---------- Fragmento
Conocí a Carlos Pazos (Barcelona, 1949) a finales de los años 70 del pasado siglo, cuando organizaba a medias con Manel Valls los Bailes Selectos del Salón Cibeles, actualmente cerrado y creo que hasta demolido. Durante más de un par de años pasé los fines de semana en el Cibeles, de donde Carlos y Manel salían con los bolsillos llenos de billetes e invitaban a la penúltima a los gorrones de más confianza, entre los que yo brillaba con luz propia. Una noche, en Bocaccio, cometieron el error de confiarme un fajo de billetes que, animado por el alcohol y el ansia de transgresión, lancé al aire para ver cómo se propulsaban a pescarlos los representantes de la Gauche Divine (creo recordar que los recuperó Manel, un hombre práctico, a base de repartir codazos y sopapos entre los divinos peseteros).
Otro hubiera dejado de dirigirme la palabra, pero a Carlos debió de parecerle que mi performance era una modesta contribución a ese arte conceptual en el que él se había especializado (antes de conocerle, ya me caía bien gracias a su exposición Voy a hacer de mí una estrella, en la que jugaba con la figura del astro de Hollywood a través de unas fotos falsas de una supuesta vida muelle de súper lujo y glamur). La amistad se mantiene a día de hoy, aunque el artista hace años que ha puesto tierra de por medio y vive en París junto a su mujer, Montse Cuchillo, con la que ha montado la Fundación Pazos-Cuchillo en una aldea gallega en la que la feliz pareja pasa los veranitos y organiza actividades artísticas y culturales. En el ínterin, he asistido a su estupenda retrospectiva en el MACBA y a la recepción del Premio Nacional de Artes Plásticas. Cuando los veo, suele caerme en su apartamento de Barcelona lo que ellos definen como un candle dinner, que consiste en cenar en la cocina bajo la presidencia de un candelabro a lo Liberace colocado encima de la nevera.
El señor Pazos tiene en estos momentos una curiosa exposición en su ciudad natal, en una sede de la Fundación Vila Casas llamada Can Framis que está un poco a tomar por saco, a no ser que uno viva en el Poble Nou, pero que merece la visita aunque apenas haya obra nueva de nuestro hombre, convertido para la ocasión en comisario de una muestra de arte horrible que incide en su sempiterna obsesión por el gusto artístico, en especial el malo, sobre el que Carlos siempre ha albergado dudas, declarándose admirador de cuadros y objetos que suelen hacer daño a la vista (a destacar su obsesión por la cerámica de autor: aún se cuela en mis pesadillas de vez en cuando un enorme mejillón que, si no lo entendí mal, era la piece de resistance de su colección). Lo de Can Framis atiende por Bad painting? y el título es lo primero que vemos al acceder a la muestra, en letras de neón y con el interrogante que parpadea como para que seamos nosotros quienes decidamos si lo que vamos a ver es bueno o malo.
--------------------
**Tarea indicada A**.
Resume en dos oraciones el texto sobre Carlos Pazos.
**Tarea indicada B**.
Prosigue el texto sobre Carlos Pazos a partir de su última oración.
---------- Datos registrados
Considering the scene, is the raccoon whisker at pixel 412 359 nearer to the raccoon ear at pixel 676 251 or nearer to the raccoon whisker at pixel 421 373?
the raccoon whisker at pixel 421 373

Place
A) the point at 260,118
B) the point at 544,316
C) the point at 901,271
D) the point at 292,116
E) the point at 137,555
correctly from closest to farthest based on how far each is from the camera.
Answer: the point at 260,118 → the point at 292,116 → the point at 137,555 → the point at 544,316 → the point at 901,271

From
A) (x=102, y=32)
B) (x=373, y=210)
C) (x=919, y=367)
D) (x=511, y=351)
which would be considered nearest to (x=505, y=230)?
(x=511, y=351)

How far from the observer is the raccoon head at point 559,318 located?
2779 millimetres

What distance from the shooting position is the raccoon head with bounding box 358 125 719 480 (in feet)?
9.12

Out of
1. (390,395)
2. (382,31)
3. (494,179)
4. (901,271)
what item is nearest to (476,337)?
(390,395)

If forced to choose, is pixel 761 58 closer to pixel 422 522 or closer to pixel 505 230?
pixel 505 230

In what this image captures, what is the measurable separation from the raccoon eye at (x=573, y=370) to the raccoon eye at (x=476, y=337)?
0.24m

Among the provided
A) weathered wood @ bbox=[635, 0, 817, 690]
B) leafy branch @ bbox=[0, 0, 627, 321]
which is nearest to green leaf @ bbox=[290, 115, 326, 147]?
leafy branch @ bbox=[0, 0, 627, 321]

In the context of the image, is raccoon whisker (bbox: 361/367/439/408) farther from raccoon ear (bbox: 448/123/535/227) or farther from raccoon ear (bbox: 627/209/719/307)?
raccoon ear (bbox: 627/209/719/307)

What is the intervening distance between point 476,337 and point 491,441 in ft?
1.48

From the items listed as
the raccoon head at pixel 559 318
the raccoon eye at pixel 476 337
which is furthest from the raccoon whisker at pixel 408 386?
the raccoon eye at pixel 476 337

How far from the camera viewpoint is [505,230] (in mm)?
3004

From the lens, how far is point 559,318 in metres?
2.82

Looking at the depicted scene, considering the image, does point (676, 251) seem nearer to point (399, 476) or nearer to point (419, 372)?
--------------------
**Respuesta A**.
Quien escribe conoció a Carlos Pazos a finales de los años 70, cuando este organizaba con Manel Valls los Bailes Selectos del Salón Cibeles, y la amistad se mantiene hoy, aunque el artista vive en París con su mujer, Montse Cuchillo. Ahora Pazos es comisario de una muestra de arte horrible titulada Bad painting? en Can Framis, sede de la Fundación Vila Casas en Barcelona, que merece la visita aunque apenas haya obra nueva suya.

**Respuesta B**.
SALDOS DEL MNAC
Convertido el artista en comisario, éste ha disfrutado de un acceso bastante completo a los sótanos del MNAC, donde ha seleccionado lo más discutible o directamente lamentable para acumularlo en Can Framis, donde ocupa varias salas (no pudo disponer de determinadas obras porque eran de gente conocida y reputada que al MNAC no le apetecía convertir en motivo de chufla), habiendo en cada una de ellas una pieza de Carlos que, en cierta medida, dialoga o guarda algún tipo de relación con los espantos que la rodean (a destacar la imagen de un Jesucristo de color verde alienígena, una birria de origen desconocido pero con la falsa firma de Picasso y algunos bodegones de aúpa, sobre todo el que incluye un pollo de aspecto cadavérico).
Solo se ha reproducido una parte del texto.